Merchant will don her costume for Attack on Comic Con, UT’s take on the recent trend of pop culture conventions, which brings together fans of comics, anime and science fiction for an evening of socialization and impersonation. Campus Events + Entertainment’s Asian American Culture branch will host the event from 7 to 9 p.m. on Tuesday, Oct. 25 in the SAC ballroom. 

Some of the available activities are an “Attack on Titan”-themed bean bag toss, Kamehameha contest, celebrity trivia game and the main event: a cosplay contest.

While those unfamiliar with comic cons may be overwhelmed by the amount of people wearing obscure costumes, the conventions are all about meeting people with similar interests and getting to know other fandoms. 

“The comic cons I’ve been to are full of people just looking to have a great time,” Merchant said. “Everyone is all smiles, and there’s no judging allowed.”

Event coordinator Van-Anh Van-Dinh said the space is welcoming to enthusiasts of anything entertainment-related.

“We want people who are interested in pop culture to just be themselves,” said Van-Dinh, a business freshman.

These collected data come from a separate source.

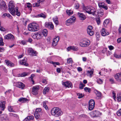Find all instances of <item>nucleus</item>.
I'll return each instance as SVG.
<instances>
[{
  "label": "nucleus",
  "instance_id": "26",
  "mask_svg": "<svg viewBox=\"0 0 121 121\" xmlns=\"http://www.w3.org/2000/svg\"><path fill=\"white\" fill-rule=\"evenodd\" d=\"M78 15L80 19L81 20H84L86 18L85 15L83 13L78 12Z\"/></svg>",
  "mask_w": 121,
  "mask_h": 121
},
{
  "label": "nucleus",
  "instance_id": "3",
  "mask_svg": "<svg viewBox=\"0 0 121 121\" xmlns=\"http://www.w3.org/2000/svg\"><path fill=\"white\" fill-rule=\"evenodd\" d=\"M28 29L31 31H35L38 30L39 29L38 25L35 23H31L28 25Z\"/></svg>",
  "mask_w": 121,
  "mask_h": 121
},
{
  "label": "nucleus",
  "instance_id": "36",
  "mask_svg": "<svg viewBox=\"0 0 121 121\" xmlns=\"http://www.w3.org/2000/svg\"><path fill=\"white\" fill-rule=\"evenodd\" d=\"M40 114L37 112H35L34 115L35 118L36 119L39 118L40 117Z\"/></svg>",
  "mask_w": 121,
  "mask_h": 121
},
{
  "label": "nucleus",
  "instance_id": "46",
  "mask_svg": "<svg viewBox=\"0 0 121 121\" xmlns=\"http://www.w3.org/2000/svg\"><path fill=\"white\" fill-rule=\"evenodd\" d=\"M9 111L11 112H14V111L13 109V107L11 106H9L8 107Z\"/></svg>",
  "mask_w": 121,
  "mask_h": 121
},
{
  "label": "nucleus",
  "instance_id": "40",
  "mask_svg": "<svg viewBox=\"0 0 121 121\" xmlns=\"http://www.w3.org/2000/svg\"><path fill=\"white\" fill-rule=\"evenodd\" d=\"M117 99L118 101H121V93L117 94Z\"/></svg>",
  "mask_w": 121,
  "mask_h": 121
},
{
  "label": "nucleus",
  "instance_id": "14",
  "mask_svg": "<svg viewBox=\"0 0 121 121\" xmlns=\"http://www.w3.org/2000/svg\"><path fill=\"white\" fill-rule=\"evenodd\" d=\"M0 9L2 11L5 10L6 9V5L4 1H2L0 3Z\"/></svg>",
  "mask_w": 121,
  "mask_h": 121
},
{
  "label": "nucleus",
  "instance_id": "60",
  "mask_svg": "<svg viewBox=\"0 0 121 121\" xmlns=\"http://www.w3.org/2000/svg\"><path fill=\"white\" fill-rule=\"evenodd\" d=\"M112 96L114 99L115 100L116 98V94L114 91L112 92Z\"/></svg>",
  "mask_w": 121,
  "mask_h": 121
},
{
  "label": "nucleus",
  "instance_id": "64",
  "mask_svg": "<svg viewBox=\"0 0 121 121\" xmlns=\"http://www.w3.org/2000/svg\"><path fill=\"white\" fill-rule=\"evenodd\" d=\"M7 17L11 19L12 18V16L9 13H7Z\"/></svg>",
  "mask_w": 121,
  "mask_h": 121
},
{
  "label": "nucleus",
  "instance_id": "48",
  "mask_svg": "<svg viewBox=\"0 0 121 121\" xmlns=\"http://www.w3.org/2000/svg\"><path fill=\"white\" fill-rule=\"evenodd\" d=\"M78 48L77 46H73L72 50L74 51H77L78 50Z\"/></svg>",
  "mask_w": 121,
  "mask_h": 121
},
{
  "label": "nucleus",
  "instance_id": "47",
  "mask_svg": "<svg viewBox=\"0 0 121 121\" xmlns=\"http://www.w3.org/2000/svg\"><path fill=\"white\" fill-rule=\"evenodd\" d=\"M84 90L86 91V92H88L89 93H90L91 91V90L90 88L87 87H85L84 88Z\"/></svg>",
  "mask_w": 121,
  "mask_h": 121
},
{
  "label": "nucleus",
  "instance_id": "22",
  "mask_svg": "<svg viewBox=\"0 0 121 121\" xmlns=\"http://www.w3.org/2000/svg\"><path fill=\"white\" fill-rule=\"evenodd\" d=\"M97 14L98 15L102 16L104 14V11L102 9H98L97 11Z\"/></svg>",
  "mask_w": 121,
  "mask_h": 121
},
{
  "label": "nucleus",
  "instance_id": "51",
  "mask_svg": "<svg viewBox=\"0 0 121 121\" xmlns=\"http://www.w3.org/2000/svg\"><path fill=\"white\" fill-rule=\"evenodd\" d=\"M73 46H70L68 47L66 49L68 52H69L71 50H72L73 49Z\"/></svg>",
  "mask_w": 121,
  "mask_h": 121
},
{
  "label": "nucleus",
  "instance_id": "9",
  "mask_svg": "<svg viewBox=\"0 0 121 121\" xmlns=\"http://www.w3.org/2000/svg\"><path fill=\"white\" fill-rule=\"evenodd\" d=\"M95 102L93 99H91L89 102V109L92 110L94 108L95 106Z\"/></svg>",
  "mask_w": 121,
  "mask_h": 121
},
{
  "label": "nucleus",
  "instance_id": "23",
  "mask_svg": "<svg viewBox=\"0 0 121 121\" xmlns=\"http://www.w3.org/2000/svg\"><path fill=\"white\" fill-rule=\"evenodd\" d=\"M6 65L8 66H9L11 67H13L14 66V64L11 61L8 60H6L5 61Z\"/></svg>",
  "mask_w": 121,
  "mask_h": 121
},
{
  "label": "nucleus",
  "instance_id": "32",
  "mask_svg": "<svg viewBox=\"0 0 121 121\" xmlns=\"http://www.w3.org/2000/svg\"><path fill=\"white\" fill-rule=\"evenodd\" d=\"M58 20V17H55L53 18V21L56 25L58 24L59 22Z\"/></svg>",
  "mask_w": 121,
  "mask_h": 121
},
{
  "label": "nucleus",
  "instance_id": "53",
  "mask_svg": "<svg viewBox=\"0 0 121 121\" xmlns=\"http://www.w3.org/2000/svg\"><path fill=\"white\" fill-rule=\"evenodd\" d=\"M93 30L92 27L91 26H88L87 29V31Z\"/></svg>",
  "mask_w": 121,
  "mask_h": 121
},
{
  "label": "nucleus",
  "instance_id": "27",
  "mask_svg": "<svg viewBox=\"0 0 121 121\" xmlns=\"http://www.w3.org/2000/svg\"><path fill=\"white\" fill-rule=\"evenodd\" d=\"M93 73V69H91L90 70H87L86 71L87 75L90 77L91 78L92 77V75Z\"/></svg>",
  "mask_w": 121,
  "mask_h": 121
},
{
  "label": "nucleus",
  "instance_id": "29",
  "mask_svg": "<svg viewBox=\"0 0 121 121\" xmlns=\"http://www.w3.org/2000/svg\"><path fill=\"white\" fill-rule=\"evenodd\" d=\"M34 118V117L32 116H28L24 119V121H28L33 120Z\"/></svg>",
  "mask_w": 121,
  "mask_h": 121
},
{
  "label": "nucleus",
  "instance_id": "58",
  "mask_svg": "<svg viewBox=\"0 0 121 121\" xmlns=\"http://www.w3.org/2000/svg\"><path fill=\"white\" fill-rule=\"evenodd\" d=\"M117 115L118 116H120L121 115V109H120L117 112Z\"/></svg>",
  "mask_w": 121,
  "mask_h": 121
},
{
  "label": "nucleus",
  "instance_id": "38",
  "mask_svg": "<svg viewBox=\"0 0 121 121\" xmlns=\"http://www.w3.org/2000/svg\"><path fill=\"white\" fill-rule=\"evenodd\" d=\"M96 81L99 84H101L103 82V80L99 78H97Z\"/></svg>",
  "mask_w": 121,
  "mask_h": 121
},
{
  "label": "nucleus",
  "instance_id": "55",
  "mask_svg": "<svg viewBox=\"0 0 121 121\" xmlns=\"http://www.w3.org/2000/svg\"><path fill=\"white\" fill-rule=\"evenodd\" d=\"M67 63H71L73 62L72 59L71 58L68 59L67 60Z\"/></svg>",
  "mask_w": 121,
  "mask_h": 121
},
{
  "label": "nucleus",
  "instance_id": "1",
  "mask_svg": "<svg viewBox=\"0 0 121 121\" xmlns=\"http://www.w3.org/2000/svg\"><path fill=\"white\" fill-rule=\"evenodd\" d=\"M20 5V4L17 3L16 5L14 2L11 1L9 4L8 10L13 16H15L16 15L19 17L21 15V13L19 9Z\"/></svg>",
  "mask_w": 121,
  "mask_h": 121
},
{
  "label": "nucleus",
  "instance_id": "39",
  "mask_svg": "<svg viewBox=\"0 0 121 121\" xmlns=\"http://www.w3.org/2000/svg\"><path fill=\"white\" fill-rule=\"evenodd\" d=\"M37 16L39 17H43L44 18H46V16L43 13H41L39 14H38L37 15Z\"/></svg>",
  "mask_w": 121,
  "mask_h": 121
},
{
  "label": "nucleus",
  "instance_id": "25",
  "mask_svg": "<svg viewBox=\"0 0 121 121\" xmlns=\"http://www.w3.org/2000/svg\"><path fill=\"white\" fill-rule=\"evenodd\" d=\"M94 92L97 96V99H100L102 96V94L101 93L96 90H94Z\"/></svg>",
  "mask_w": 121,
  "mask_h": 121
},
{
  "label": "nucleus",
  "instance_id": "4",
  "mask_svg": "<svg viewBox=\"0 0 121 121\" xmlns=\"http://www.w3.org/2000/svg\"><path fill=\"white\" fill-rule=\"evenodd\" d=\"M83 11L84 12L87 13L89 14L94 15L96 12V10L92 7L86 6L83 8Z\"/></svg>",
  "mask_w": 121,
  "mask_h": 121
},
{
  "label": "nucleus",
  "instance_id": "61",
  "mask_svg": "<svg viewBox=\"0 0 121 121\" xmlns=\"http://www.w3.org/2000/svg\"><path fill=\"white\" fill-rule=\"evenodd\" d=\"M57 43L54 42L53 41L52 43V45L53 46H55L57 45Z\"/></svg>",
  "mask_w": 121,
  "mask_h": 121
},
{
  "label": "nucleus",
  "instance_id": "31",
  "mask_svg": "<svg viewBox=\"0 0 121 121\" xmlns=\"http://www.w3.org/2000/svg\"><path fill=\"white\" fill-rule=\"evenodd\" d=\"M29 73L28 72H24L21 74L18 75V76L19 77H24L28 75Z\"/></svg>",
  "mask_w": 121,
  "mask_h": 121
},
{
  "label": "nucleus",
  "instance_id": "16",
  "mask_svg": "<svg viewBox=\"0 0 121 121\" xmlns=\"http://www.w3.org/2000/svg\"><path fill=\"white\" fill-rule=\"evenodd\" d=\"M101 34L103 36H105L109 35V33L105 29L103 28L101 31Z\"/></svg>",
  "mask_w": 121,
  "mask_h": 121
},
{
  "label": "nucleus",
  "instance_id": "28",
  "mask_svg": "<svg viewBox=\"0 0 121 121\" xmlns=\"http://www.w3.org/2000/svg\"><path fill=\"white\" fill-rule=\"evenodd\" d=\"M115 78L116 80L118 82L121 81V77L119 73H118L115 75Z\"/></svg>",
  "mask_w": 121,
  "mask_h": 121
},
{
  "label": "nucleus",
  "instance_id": "30",
  "mask_svg": "<svg viewBox=\"0 0 121 121\" xmlns=\"http://www.w3.org/2000/svg\"><path fill=\"white\" fill-rule=\"evenodd\" d=\"M49 63L52 64L55 67H56V65H59L60 63L58 62H54L52 61H48Z\"/></svg>",
  "mask_w": 121,
  "mask_h": 121
},
{
  "label": "nucleus",
  "instance_id": "62",
  "mask_svg": "<svg viewBox=\"0 0 121 121\" xmlns=\"http://www.w3.org/2000/svg\"><path fill=\"white\" fill-rule=\"evenodd\" d=\"M108 48H109V49L110 50H113L114 48L113 47L112 45L109 46H108Z\"/></svg>",
  "mask_w": 121,
  "mask_h": 121
},
{
  "label": "nucleus",
  "instance_id": "18",
  "mask_svg": "<svg viewBox=\"0 0 121 121\" xmlns=\"http://www.w3.org/2000/svg\"><path fill=\"white\" fill-rule=\"evenodd\" d=\"M27 59L26 58H24V59L20 61V63L21 64L27 66L28 65V64L27 63Z\"/></svg>",
  "mask_w": 121,
  "mask_h": 121
},
{
  "label": "nucleus",
  "instance_id": "2",
  "mask_svg": "<svg viewBox=\"0 0 121 121\" xmlns=\"http://www.w3.org/2000/svg\"><path fill=\"white\" fill-rule=\"evenodd\" d=\"M51 112L52 115L56 117L61 116L62 114V112L61 109L57 107L52 108L51 110Z\"/></svg>",
  "mask_w": 121,
  "mask_h": 121
},
{
  "label": "nucleus",
  "instance_id": "50",
  "mask_svg": "<svg viewBox=\"0 0 121 121\" xmlns=\"http://www.w3.org/2000/svg\"><path fill=\"white\" fill-rule=\"evenodd\" d=\"M114 57L116 58H121V54L120 55H119L116 53H115L114 54Z\"/></svg>",
  "mask_w": 121,
  "mask_h": 121
},
{
  "label": "nucleus",
  "instance_id": "59",
  "mask_svg": "<svg viewBox=\"0 0 121 121\" xmlns=\"http://www.w3.org/2000/svg\"><path fill=\"white\" fill-rule=\"evenodd\" d=\"M109 81L112 84L114 83V81L113 78H110L109 79Z\"/></svg>",
  "mask_w": 121,
  "mask_h": 121
},
{
  "label": "nucleus",
  "instance_id": "15",
  "mask_svg": "<svg viewBox=\"0 0 121 121\" xmlns=\"http://www.w3.org/2000/svg\"><path fill=\"white\" fill-rule=\"evenodd\" d=\"M63 85L66 87L68 88L72 87V83L70 82L66 81L64 82L63 83Z\"/></svg>",
  "mask_w": 121,
  "mask_h": 121
},
{
  "label": "nucleus",
  "instance_id": "63",
  "mask_svg": "<svg viewBox=\"0 0 121 121\" xmlns=\"http://www.w3.org/2000/svg\"><path fill=\"white\" fill-rule=\"evenodd\" d=\"M96 21L98 25H99L100 24V19H99L98 18L97 19H96Z\"/></svg>",
  "mask_w": 121,
  "mask_h": 121
},
{
  "label": "nucleus",
  "instance_id": "6",
  "mask_svg": "<svg viewBox=\"0 0 121 121\" xmlns=\"http://www.w3.org/2000/svg\"><path fill=\"white\" fill-rule=\"evenodd\" d=\"M28 53L29 55L31 56H36L37 54V52L31 48H29L27 50Z\"/></svg>",
  "mask_w": 121,
  "mask_h": 121
},
{
  "label": "nucleus",
  "instance_id": "19",
  "mask_svg": "<svg viewBox=\"0 0 121 121\" xmlns=\"http://www.w3.org/2000/svg\"><path fill=\"white\" fill-rule=\"evenodd\" d=\"M98 6L99 7L102 8L107 10L108 9V7L106 4L104 2H100L98 3Z\"/></svg>",
  "mask_w": 121,
  "mask_h": 121
},
{
  "label": "nucleus",
  "instance_id": "43",
  "mask_svg": "<svg viewBox=\"0 0 121 121\" xmlns=\"http://www.w3.org/2000/svg\"><path fill=\"white\" fill-rule=\"evenodd\" d=\"M35 74H32L31 75L30 77L29 78L30 79V81L32 82V83L33 84H34V81L33 80V78L35 77Z\"/></svg>",
  "mask_w": 121,
  "mask_h": 121
},
{
  "label": "nucleus",
  "instance_id": "7",
  "mask_svg": "<svg viewBox=\"0 0 121 121\" xmlns=\"http://www.w3.org/2000/svg\"><path fill=\"white\" fill-rule=\"evenodd\" d=\"M76 18L74 16H73L67 20L66 21V24L67 26H69L71 23L74 22Z\"/></svg>",
  "mask_w": 121,
  "mask_h": 121
},
{
  "label": "nucleus",
  "instance_id": "24",
  "mask_svg": "<svg viewBox=\"0 0 121 121\" xmlns=\"http://www.w3.org/2000/svg\"><path fill=\"white\" fill-rule=\"evenodd\" d=\"M5 102L3 101H1L0 103V107L2 111H4L5 108Z\"/></svg>",
  "mask_w": 121,
  "mask_h": 121
},
{
  "label": "nucleus",
  "instance_id": "42",
  "mask_svg": "<svg viewBox=\"0 0 121 121\" xmlns=\"http://www.w3.org/2000/svg\"><path fill=\"white\" fill-rule=\"evenodd\" d=\"M87 32L88 34L91 36L93 35L94 34V32L93 30L87 31Z\"/></svg>",
  "mask_w": 121,
  "mask_h": 121
},
{
  "label": "nucleus",
  "instance_id": "54",
  "mask_svg": "<svg viewBox=\"0 0 121 121\" xmlns=\"http://www.w3.org/2000/svg\"><path fill=\"white\" fill-rule=\"evenodd\" d=\"M10 115L11 116H13L16 117H18V115L17 114L13 113H10Z\"/></svg>",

Cosplaying, which is the practice of dressing up as a fictional character, is an integral part of comic cons. While it can be fun, some students believe cosplaying still carries a social stigma. Accounting sophomore Alton Braxton said a part of the reason he will dress up as Finn from “Star Wars” is because it’s one of the more socially acceptable costumes to wear when walking across campus. 

Although no celebrities will make an appearance at Attack on Comic Con, as they do in larger conventions, Braxton said he is more concerned with the social aspect of the event.

“Everyone goes to UT, so I’m more excited about getting to know new people than about meeting a game developer,” Braxton said. 

Van-Dinh said she expects the event to be a success because Austinites flock to pop culture conventions.

“This is the first time we put on Attack on Comic Con,” Van-Dinh said. “If it’s a success, we want to make it bigger next year and invite people to form a panel.”